According to the Royal LePage House Price Survey released today, the aggregate1 price of a home in Greater Vancouver increased 19.6 per cent year-over-year to $1,202,500 in the second quarter of 2021. Broken out by housing type, the median price of a single-family detached home increased 24.9 per cent to $1,625,000, while the median price of a condominium increased 9.4 per cent to $700,000 during the same period.
“While inventory is up slightly and demand seems to be decreasing heading into the summer months, Vancouver is still experiencing a seller’s market,” said Randy Ryalls, general manager, Royal LePage Sterling Realty. “Although not at the levels seen in April, competition remains high and continues to put upward pressure on prices. This is especially true in the single-family segment, where demand from local move-up buyers is strong.”

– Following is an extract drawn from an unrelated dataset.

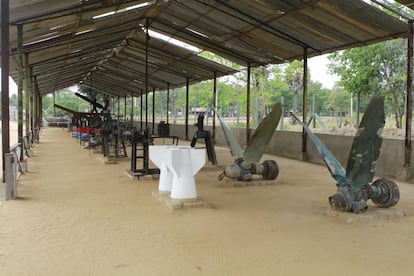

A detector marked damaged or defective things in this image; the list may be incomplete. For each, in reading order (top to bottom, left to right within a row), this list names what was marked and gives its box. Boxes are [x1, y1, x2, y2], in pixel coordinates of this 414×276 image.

rusty machinery [292, 95, 398, 213]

In the city of Vancouver, the aggregate price of a home increased 11.5 per cent year-over-year to $1,305,000 in the second quarter of 2021. During the same period, the median price of a single family detached home increased 14.6 per cent to $2,350,000, while the median price of a condominium increased 4.4 per cent to $774,000. Ryalls added that the market may see some relief in the summer, as widespread buyer fatigue sets in and health restrictions are lifted.
“I expect many Canadians will take advantage of the country’s reopening in the coming months, creating a bit of breathing room in the housing market. That’s normal for this time of year, but the fall will likely be another busy and competitive time to buy a property,” noted Ryalls.
Royal LePage is forecasting that the aggregate price of a home in Greater Vancouver will increase 15.0 per cent in the fourth quarter of 2021, compared to the same quarter last year. The previous forecast, released in April, 2021, has been revised upward to reflect the current state of the market.
Nationally, the aggregate price of a home in Canada increased 25.3 per cent year-over-year to $727,000 in the second quarter of 2021, as inventory shortages continue across the country. Eighty-nine per cent of the regions surveyed saw year-over-year double-digit aggregate price gains, driven largely by increases in the single-family detached property segment. However, the level of competition seen in recent months is beginning to slow.
“After a year of record growth in the Canadian housing market, we appear to have passed the peak of price appreciation,” said Phil Soper, president and CEO of Royal LePage. “While current home price gains are expected to be sustained due to chronically low inventory and new demand from growing household formation, investors and newcomers, the torrid pace of home price appreciation has begun to moderate.”
The Royal LePage National House Price Composite is compiled from proprietary property data, nationally and in 62 of the nation’s largest real estate markets. When broken out by housing type, the median price of a single-family detached home rose 27.1 per cent year-over-year to $765,000, while the median price of a condominium increased 11.7 per cent year-over-year to $525,000. Price data, which includes both resale and new build, is provided by Royal LePage’s sister company RPS Real Property Solutions, a leading Canadian real estate valuation company.
During the second quarter, the company revised its House Price Survey methodology, including geographical boundaries and housing types. Royal LePage’s aggregate prices are calculated using a weighted average of the median values of all housing types collected. This improves accuracy as surges of transactions in the upper end or lower end of the real estate market are less likely to skew results.